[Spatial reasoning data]
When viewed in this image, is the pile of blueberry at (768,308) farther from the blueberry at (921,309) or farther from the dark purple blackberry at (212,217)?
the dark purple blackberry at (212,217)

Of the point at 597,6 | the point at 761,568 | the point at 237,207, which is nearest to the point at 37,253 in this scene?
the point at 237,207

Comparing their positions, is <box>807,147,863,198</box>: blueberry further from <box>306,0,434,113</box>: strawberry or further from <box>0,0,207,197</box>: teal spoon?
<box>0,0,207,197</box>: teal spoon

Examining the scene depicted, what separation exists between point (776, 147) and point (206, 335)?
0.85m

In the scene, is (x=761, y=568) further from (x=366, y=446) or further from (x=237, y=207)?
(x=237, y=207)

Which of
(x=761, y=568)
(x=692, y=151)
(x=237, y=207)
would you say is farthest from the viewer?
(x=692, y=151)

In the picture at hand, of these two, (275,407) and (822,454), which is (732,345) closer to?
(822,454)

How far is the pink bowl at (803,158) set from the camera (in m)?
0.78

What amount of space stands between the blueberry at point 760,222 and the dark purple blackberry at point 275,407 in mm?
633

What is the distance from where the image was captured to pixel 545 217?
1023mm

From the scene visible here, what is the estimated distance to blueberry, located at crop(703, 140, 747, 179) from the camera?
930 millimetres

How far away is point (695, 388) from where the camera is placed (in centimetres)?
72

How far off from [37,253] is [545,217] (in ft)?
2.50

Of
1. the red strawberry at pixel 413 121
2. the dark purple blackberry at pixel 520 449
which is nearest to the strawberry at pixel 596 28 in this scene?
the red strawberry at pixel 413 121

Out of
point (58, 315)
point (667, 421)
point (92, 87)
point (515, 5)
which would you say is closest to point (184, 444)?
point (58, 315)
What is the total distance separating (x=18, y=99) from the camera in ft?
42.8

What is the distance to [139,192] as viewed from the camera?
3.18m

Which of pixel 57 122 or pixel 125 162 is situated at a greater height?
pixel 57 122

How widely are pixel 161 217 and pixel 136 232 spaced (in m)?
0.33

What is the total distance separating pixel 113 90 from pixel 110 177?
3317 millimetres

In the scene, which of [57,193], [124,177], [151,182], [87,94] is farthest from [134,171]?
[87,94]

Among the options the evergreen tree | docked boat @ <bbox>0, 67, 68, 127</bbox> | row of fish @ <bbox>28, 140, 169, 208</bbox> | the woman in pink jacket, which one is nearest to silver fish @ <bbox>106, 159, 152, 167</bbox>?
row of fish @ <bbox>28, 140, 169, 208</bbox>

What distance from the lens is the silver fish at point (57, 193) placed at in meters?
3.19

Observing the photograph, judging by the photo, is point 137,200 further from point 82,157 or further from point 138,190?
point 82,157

- Exercise details: Print the data unchanged, from the line containing "In the scene, which" through the last line of the data, inclusive.

- Solved problem:
In the scene, which of [57,193], [124,177], [151,182], [87,94] is farthest from [134,171]?
[87,94]

Among the options the evergreen tree | docked boat @ <bbox>0, 67, 68, 127</bbox> | row of fish @ <bbox>28, 140, 169, 208</bbox> | the woman in pink jacket, which one is nearest to silver fish @ <bbox>106, 159, 152, 167</bbox>?
row of fish @ <bbox>28, 140, 169, 208</bbox>

What distance from the lens is the silver fish at point (57, 193) placed at in meters?
3.19

Observing the photograph, judging by the photo, is point 137,200 further from point 82,157 or further from point 138,190?
point 82,157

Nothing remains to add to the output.